We're much further along now (with working prototype units). If you're
interesting in this kind of thing, we ARE hiring. :) (<http://elarm.com>)

------
SigmundA
Both an Elk M1: [http://www.elkproducts.com/product-catalog/m1-gold-cross-
pla...](http://www.elkproducts.com/product-catalog/m1-gold-cross-platform-
control) and a HAI
Omni:[http://www.homeauto.com/Products/HAISystems/OmniPro2/omnipro...](http://www.homeauto.com/Products/HAISystems/OmniPro2/omnipro2_tech.asp)
can do this via email and can call your cell phone and speak the alarm to you
and are UL listed fire/burglar system as well as fully programmable automation
controllers.

They cost significantly more (about as much as a decent PC) but I would not
trust my property or life to anything less honestly.
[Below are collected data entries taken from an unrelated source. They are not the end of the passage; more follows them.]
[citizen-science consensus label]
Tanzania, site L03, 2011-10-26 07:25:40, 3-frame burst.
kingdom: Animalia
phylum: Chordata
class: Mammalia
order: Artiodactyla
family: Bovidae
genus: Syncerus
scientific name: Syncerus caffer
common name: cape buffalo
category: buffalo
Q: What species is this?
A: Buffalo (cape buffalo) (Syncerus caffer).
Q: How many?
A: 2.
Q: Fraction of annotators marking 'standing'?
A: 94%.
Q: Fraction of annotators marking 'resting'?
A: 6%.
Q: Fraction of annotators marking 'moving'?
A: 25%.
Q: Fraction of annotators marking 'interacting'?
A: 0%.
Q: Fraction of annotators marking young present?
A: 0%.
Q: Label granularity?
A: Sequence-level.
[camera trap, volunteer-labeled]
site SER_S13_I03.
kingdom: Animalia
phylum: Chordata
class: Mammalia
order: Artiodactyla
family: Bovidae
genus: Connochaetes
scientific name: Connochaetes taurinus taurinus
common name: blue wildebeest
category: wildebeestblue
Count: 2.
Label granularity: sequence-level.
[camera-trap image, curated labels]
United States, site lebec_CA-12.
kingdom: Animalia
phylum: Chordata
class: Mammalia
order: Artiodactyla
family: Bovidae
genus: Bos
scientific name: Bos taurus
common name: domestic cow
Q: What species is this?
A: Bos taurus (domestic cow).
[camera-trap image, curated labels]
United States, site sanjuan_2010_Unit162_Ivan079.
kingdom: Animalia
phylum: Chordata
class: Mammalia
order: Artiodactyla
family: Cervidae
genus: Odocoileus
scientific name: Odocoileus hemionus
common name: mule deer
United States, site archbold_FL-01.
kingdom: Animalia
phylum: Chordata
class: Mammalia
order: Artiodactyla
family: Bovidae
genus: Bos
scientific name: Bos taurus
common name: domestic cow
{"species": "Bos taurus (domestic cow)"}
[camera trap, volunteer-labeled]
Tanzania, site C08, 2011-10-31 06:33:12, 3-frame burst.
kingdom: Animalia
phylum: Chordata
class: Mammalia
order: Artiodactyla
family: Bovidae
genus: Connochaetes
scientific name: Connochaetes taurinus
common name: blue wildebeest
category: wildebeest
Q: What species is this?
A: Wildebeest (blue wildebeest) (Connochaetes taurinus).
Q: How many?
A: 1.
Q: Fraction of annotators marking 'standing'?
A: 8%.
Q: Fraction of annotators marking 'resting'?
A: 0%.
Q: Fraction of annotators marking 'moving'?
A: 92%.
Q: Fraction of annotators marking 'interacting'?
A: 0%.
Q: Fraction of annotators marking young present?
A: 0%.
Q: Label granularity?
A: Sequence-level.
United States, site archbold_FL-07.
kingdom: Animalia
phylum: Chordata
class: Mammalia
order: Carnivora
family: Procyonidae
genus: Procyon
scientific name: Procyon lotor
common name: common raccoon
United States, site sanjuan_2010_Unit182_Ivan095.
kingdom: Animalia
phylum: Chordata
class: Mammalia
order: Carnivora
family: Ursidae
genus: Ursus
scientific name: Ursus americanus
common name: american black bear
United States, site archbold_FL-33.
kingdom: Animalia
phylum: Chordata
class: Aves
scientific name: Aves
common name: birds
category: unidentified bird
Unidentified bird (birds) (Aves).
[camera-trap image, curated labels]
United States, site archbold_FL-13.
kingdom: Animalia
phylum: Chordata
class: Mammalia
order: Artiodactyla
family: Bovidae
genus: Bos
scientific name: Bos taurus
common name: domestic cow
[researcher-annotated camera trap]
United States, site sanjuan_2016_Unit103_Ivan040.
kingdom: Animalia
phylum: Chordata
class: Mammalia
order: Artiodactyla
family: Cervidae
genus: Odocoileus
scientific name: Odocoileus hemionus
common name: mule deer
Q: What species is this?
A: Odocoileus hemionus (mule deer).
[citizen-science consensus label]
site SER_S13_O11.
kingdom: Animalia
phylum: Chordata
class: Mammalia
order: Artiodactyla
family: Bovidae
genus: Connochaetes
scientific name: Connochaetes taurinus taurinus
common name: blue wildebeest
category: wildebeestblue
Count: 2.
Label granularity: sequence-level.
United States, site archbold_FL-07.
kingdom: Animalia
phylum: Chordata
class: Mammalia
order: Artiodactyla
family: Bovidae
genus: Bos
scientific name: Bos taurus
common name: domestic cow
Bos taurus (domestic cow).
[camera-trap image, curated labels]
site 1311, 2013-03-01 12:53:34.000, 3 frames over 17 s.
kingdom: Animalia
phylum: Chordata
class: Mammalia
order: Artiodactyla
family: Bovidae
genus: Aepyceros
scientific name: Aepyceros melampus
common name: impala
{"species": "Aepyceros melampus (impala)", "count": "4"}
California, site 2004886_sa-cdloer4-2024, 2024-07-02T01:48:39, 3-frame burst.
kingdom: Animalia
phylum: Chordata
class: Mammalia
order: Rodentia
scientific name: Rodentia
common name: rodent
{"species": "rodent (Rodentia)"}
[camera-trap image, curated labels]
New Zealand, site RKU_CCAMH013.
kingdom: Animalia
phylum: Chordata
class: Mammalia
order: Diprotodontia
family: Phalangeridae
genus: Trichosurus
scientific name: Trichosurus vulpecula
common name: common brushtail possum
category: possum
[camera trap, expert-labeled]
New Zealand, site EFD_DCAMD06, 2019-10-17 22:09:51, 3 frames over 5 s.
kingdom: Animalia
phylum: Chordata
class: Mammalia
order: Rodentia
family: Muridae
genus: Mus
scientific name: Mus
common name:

My Omni has been running
without reboot for years and does
security/fire/hvac/irrigation/lighting/garage door control and has an iPhone
app for control.

------
ragmondo
I know it's "just" an arduino talking to another PC .. but after doing some
drilling, soldering, glueing, screwing and general arduino-ing myself (
<http://www.youtube.com/watch?v=N9Rj-NegE6E> ) well done on actually getting
something designed, done and "ready". If you inspire one person to pick up an
arduino then that's compliment enough !

------
standingstone
I have been told that Burglar alarms that send SMS alerts are vulnerable to
blocking devices. These are allegedly available on ebay and are already being
used for this purpose.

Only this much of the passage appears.